The Fatal Circle of NETs and NET-Associated DAMPs Contributing to Organ Dysfunction

Abstract

The innate immune system is the first line of defense against invading pathogens or sterile injuries. Pattern recognition receptors (PRR) sense molecules released from inflamed or damaged cells, or foreign molecules resulting from invading pathogens. PRRs can in turn induce inflammatory responses, comprising the generation of cytokines or chemokines, which further induce immune cell recruitment. Neutrophils represent an essential factor in the early immune response and fulfill numerous tasks to fight infection or heal injuries. The release of neutrophil extracellular traps (NETs) is part of it and was originally attributed to the capture and elimination of pathogens. In the last decade studies revealed a detrimental role of NETs during several diseases, often correlated with an exaggerated immune response. Overwhelming inflammation in single organs can induce remote organ damage, thereby further perpetuating release of inflammatory molecules. Here, we review recent findings regarding damage-associated molecular patterns (DAMPs) which are able to induce NET formation, as well as NET components known to act as DAMPs, generating a putative fatal circle of inflammation contributing to organ damage and sequentially occurring remote organ injury.

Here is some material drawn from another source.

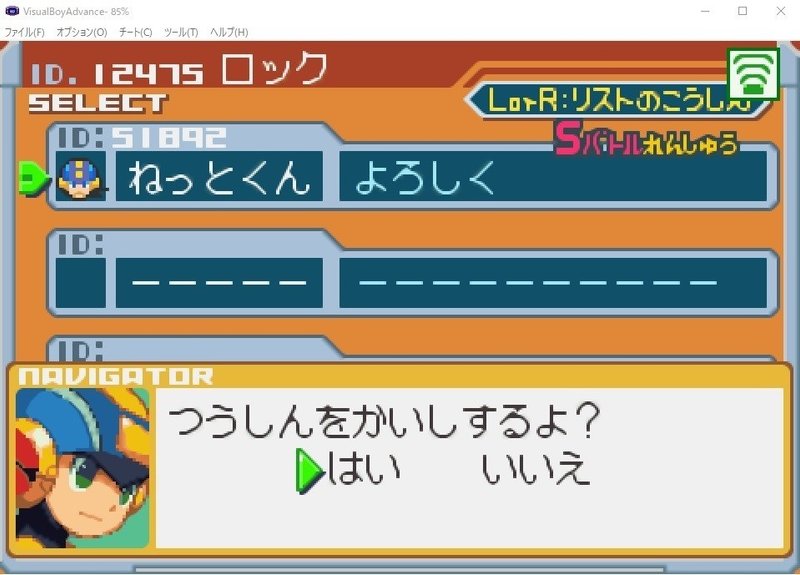 エグゼ6ネット対戦 ポート開放できない人必見 ネット対戦完全解説 わわわ Note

Keywords: CIRP; HMGB1; LL37; cfDNA; damage associated molecular pattern; histone; inflammation; innate immune response; neutrophil extracellular traps; remote organ damage.

Figure 3

Schematic illustration of NET-associated DAMPs contributing to inflammation. During inflammation, resident cells such as macrophages or endothelial cells lining the vessel release pro-inflammatory cytokines and chemokines, inducing neutrophil recruitment. Activated neutrophils may release NETs decorated with diverse proteins such as neutrophil elastase, myeloperoxidase, LL37 or mCramp in murine cells, HMGB1, and histones. Some of them have been reported to act as DAMPs. Arrows indicate the contribution of the respective proteins to the pro-inflammatory features. HMGB1 induces NET formation, as well as cytokine/chemokine release. LL37 protects NET fibers from degradation, and also facilitates the internalization of cfDNA, which in turn also promotes cytokine release. Histones have cytotoxic effects on endothelial cells, resulting in additional cfDNA, and are also capable of directly inducing NET formation. The molecule eCIRP has recently been described as promoting NET formation.

Figure 1

Inducers and mechanism of the lytic NET formation. Gram-negative bacteria and bacteria-deriving molecules, antibodies, phorbol-12-myristat-13-acetat (PMA), monosodium urate crystals (MSU) or damage-associated molecular patterns (DAMPs) are capable of activating neutrophils via different receptors and initiating NET formation. Histones induce NET formation via the toll-like receptors (TLR) 4 and 9, eCIRP via parallel binding of myeloid differentiation factor 2 (MD2) and TLR4, and high-mobility group box 1 (HMGB1) via RAGE and TLR4. Calcium is released into the cytosol, followed by activation of the NADPH-oxidase complex (NOX), which generates reactive oxygen species (ROS). In a ROS-dependent step, neutrophil elastase (NE) gets released from the membranes of azurophilic granules and translocates into the nucleus and in parallel degrading actin fibers. NE activity induces the decondensation of chromatin, further supported by the PAD4-dependent citrullination of histones. The activation of gasdermin D (GSDMD) leads to the formation of pores in the cell membrane, thereby enabling the release of chromatin, which has been decorated with cytosolic or granule-associated molecules such as histones, LL37, HMGB1, MPO and NE into the environment.

Figure 2

Inducers and mechanism of non-lytic NET formation. To date, only S. aureus, C. albicans, and activated platelets have been proven to induce early non-lytic NET formation in neutrophils. C. albicans induces NET formation via MAC1-signaling in presence of fibronectin, S. aureus via TLR9 and MAC1, and activated platelets require LFA-1 and LPS. During early NET formation, NE and MPO are released in an NADPH-independent manner into the cytosol and the nucleus, resulting the decondensation of chromatin, supported by PAD4-activity. Nuclear DNA fibers are finally released into the cytosol via vesicles, leaving an anucleated but functional cytoplast.